If it’s ‘refuse’, then it’s ‘refuse’, regardless who’s picking through it.
Not really. It’s not so cut and dried as that because quite orthodox Bible scholars, such as Benedict XVI do employ what they find useful in that method.
It would be ‘irresponsible’, so to speak, to ask someone without sufficient background to investigate and draw their own conclusions; but, the critique of the method per se doesn’t hold, I’d assert, nor does it make sense to expect that people would be given the method’s results without a discussion of what the method was doing.
I have no idea what you’re trying to say here, but please don’t explain again.
So… Job is saying “I’m in a world of hurt
right now … and you guys are giving me grief
right now… but I’m looking forward to a future Messiah and the day of the Lord” ??? Seriously? It’s reasonable for you to claim that the allegorical sense here is the anticipation of the Messiah who will be the ‘goel’ for all nations; but to claim that this is what Job’s intent was, in his statement… that’s just untenable.
The same could be said of this passage:
Isa. 7[10] Again the LORD spoke to Ahaz,
[11] “Ask a sign of the LORD your God; let it be deep as Sheol or high as heaven.”
[12] But Ahaz said, “I will not ask, and I will not put the LORD to the test.”
[13] And he said, "Hear then, O house of David! Is it too little for you to weary men, that you weary my God also?
[14] Therefore the Lord himself will give you a sign. Behold, a young woman shall conceive and bear a son, and shall call his name Imman’u-el.
[15] He shall eat curds and honey when he knows how to refuse the evil and choose the good.
[16] For before the child knows how to refuse the evil and choose the good, the land before whose two kings you are in dread will be deserted.
But the Church interprets it referring to Mary and Christ, while is also refers to an event to happen at the time. It’s both/and not either/or.
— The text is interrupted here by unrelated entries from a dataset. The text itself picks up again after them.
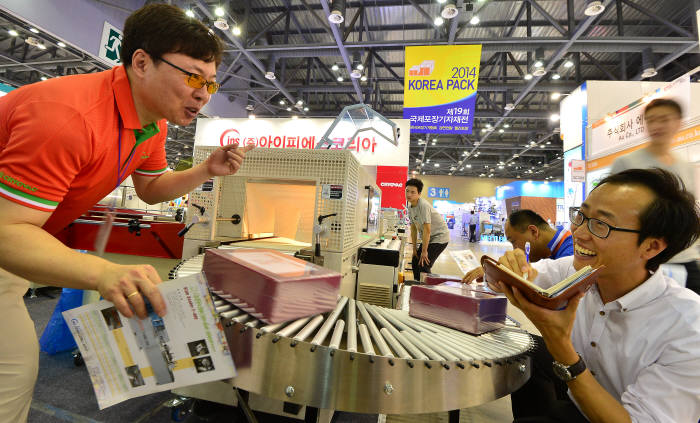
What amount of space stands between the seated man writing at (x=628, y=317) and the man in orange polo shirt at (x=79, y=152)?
96 cm

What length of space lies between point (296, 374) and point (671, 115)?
8.86 ft

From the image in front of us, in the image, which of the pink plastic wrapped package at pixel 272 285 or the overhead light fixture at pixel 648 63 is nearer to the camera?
the pink plastic wrapped package at pixel 272 285

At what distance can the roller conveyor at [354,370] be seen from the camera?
0.56m

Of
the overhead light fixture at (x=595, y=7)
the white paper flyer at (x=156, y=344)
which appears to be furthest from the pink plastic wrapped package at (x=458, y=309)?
the overhead light fixture at (x=595, y=7)

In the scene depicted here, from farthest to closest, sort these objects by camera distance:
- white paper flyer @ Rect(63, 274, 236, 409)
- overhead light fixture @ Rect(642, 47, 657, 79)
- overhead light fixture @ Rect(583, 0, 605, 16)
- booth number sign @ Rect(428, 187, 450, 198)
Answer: booth number sign @ Rect(428, 187, 450, 198) → overhead light fixture @ Rect(642, 47, 657, 79) → overhead light fixture @ Rect(583, 0, 605, 16) → white paper flyer @ Rect(63, 274, 236, 409)

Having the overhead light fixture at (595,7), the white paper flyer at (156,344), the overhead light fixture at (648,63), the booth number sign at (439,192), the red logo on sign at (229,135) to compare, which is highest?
the overhead light fixture at (648,63)

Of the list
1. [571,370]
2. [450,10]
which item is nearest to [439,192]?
[450,10]

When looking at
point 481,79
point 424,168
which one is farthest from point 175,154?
point 481,79

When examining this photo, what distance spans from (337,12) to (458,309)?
5564mm

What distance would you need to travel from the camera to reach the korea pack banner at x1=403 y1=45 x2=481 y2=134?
5.19m

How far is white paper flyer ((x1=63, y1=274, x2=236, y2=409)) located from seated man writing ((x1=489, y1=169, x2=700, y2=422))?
0.68 meters

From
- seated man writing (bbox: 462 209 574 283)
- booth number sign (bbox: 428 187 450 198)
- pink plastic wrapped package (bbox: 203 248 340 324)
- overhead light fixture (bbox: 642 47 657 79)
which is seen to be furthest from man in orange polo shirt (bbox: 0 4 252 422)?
booth number sign (bbox: 428 187 450 198)

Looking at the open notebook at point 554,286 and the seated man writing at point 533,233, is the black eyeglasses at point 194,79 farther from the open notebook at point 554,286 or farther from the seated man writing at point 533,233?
the seated man writing at point 533,233

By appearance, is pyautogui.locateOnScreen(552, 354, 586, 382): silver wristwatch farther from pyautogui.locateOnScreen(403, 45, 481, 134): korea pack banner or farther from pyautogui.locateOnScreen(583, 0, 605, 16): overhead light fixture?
pyautogui.locateOnScreen(583, 0, 605, 16): overhead light fixture
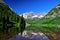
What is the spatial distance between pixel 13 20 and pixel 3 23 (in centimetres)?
6471

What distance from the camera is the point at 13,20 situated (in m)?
176

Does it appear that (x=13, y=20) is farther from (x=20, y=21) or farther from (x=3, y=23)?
(x=3, y=23)

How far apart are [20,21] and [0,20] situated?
3378cm

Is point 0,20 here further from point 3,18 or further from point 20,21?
point 20,21

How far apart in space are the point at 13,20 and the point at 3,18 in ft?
184

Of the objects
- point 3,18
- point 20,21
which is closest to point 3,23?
point 3,18

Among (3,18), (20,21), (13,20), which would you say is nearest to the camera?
(3,18)

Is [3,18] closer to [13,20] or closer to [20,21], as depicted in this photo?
[20,21]

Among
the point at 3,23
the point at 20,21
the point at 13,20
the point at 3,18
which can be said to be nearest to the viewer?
the point at 3,23

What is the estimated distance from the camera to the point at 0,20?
125 m

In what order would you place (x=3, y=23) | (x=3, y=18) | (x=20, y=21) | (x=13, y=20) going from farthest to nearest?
1. (x=13, y=20)
2. (x=20, y=21)
3. (x=3, y=18)
4. (x=3, y=23)

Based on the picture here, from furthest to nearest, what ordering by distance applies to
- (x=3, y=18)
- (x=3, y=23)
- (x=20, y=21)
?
(x=20, y=21)
(x=3, y=18)
(x=3, y=23)

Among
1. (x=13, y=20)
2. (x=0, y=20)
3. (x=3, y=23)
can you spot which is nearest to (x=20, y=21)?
(x=13, y=20)

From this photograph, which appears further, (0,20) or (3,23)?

Umm… in Job’s day, there was no understanding of heaven; part of the drama in the narrative is that everyone expects him to own up to his sins and receive his just punishment (death & residence in sheol) – after all, that’s how they understood things back then (good people get rewarded in this life, and evil people get punished by loss of life). Job’s faith is in a God who will rescue him now – and that’s precisely how the audience who received this story would have understood it! That’s Job’s question to God: “why are you punishing me; I’m not a bad guy?!?” And in fact, that’s precisely the result that they see – Job gets back double what he lost, because he retained faith in God (even when it didn’t make sense to him)! We, looking back at the story, see foreshadowings of Christ; Job (the character in the story) would never have had the level of knowledge to reach this kind of understanding.
It doesn’t matter because many OT people spoke prophetically without full knowledge that what they said referred to the Messiah and the coming age of grace. Even pagans spoke prophetically when the Spirit moved them. But they spoke prophetically just the same. Job may or may not have meant immediate salvation from his earthly difficulties, but his statement is a statement of faith in God’s plans for him and that plan did include eternal life for him and for all who trusted in God whether Job understood that or not. It’s perfectly all right to read it as a prophecy. Again, I refer to how the Church interprets Scripture as cited in the CCC not how some Bible scholars using whatever method interpret it. And that’s all I have to say about it.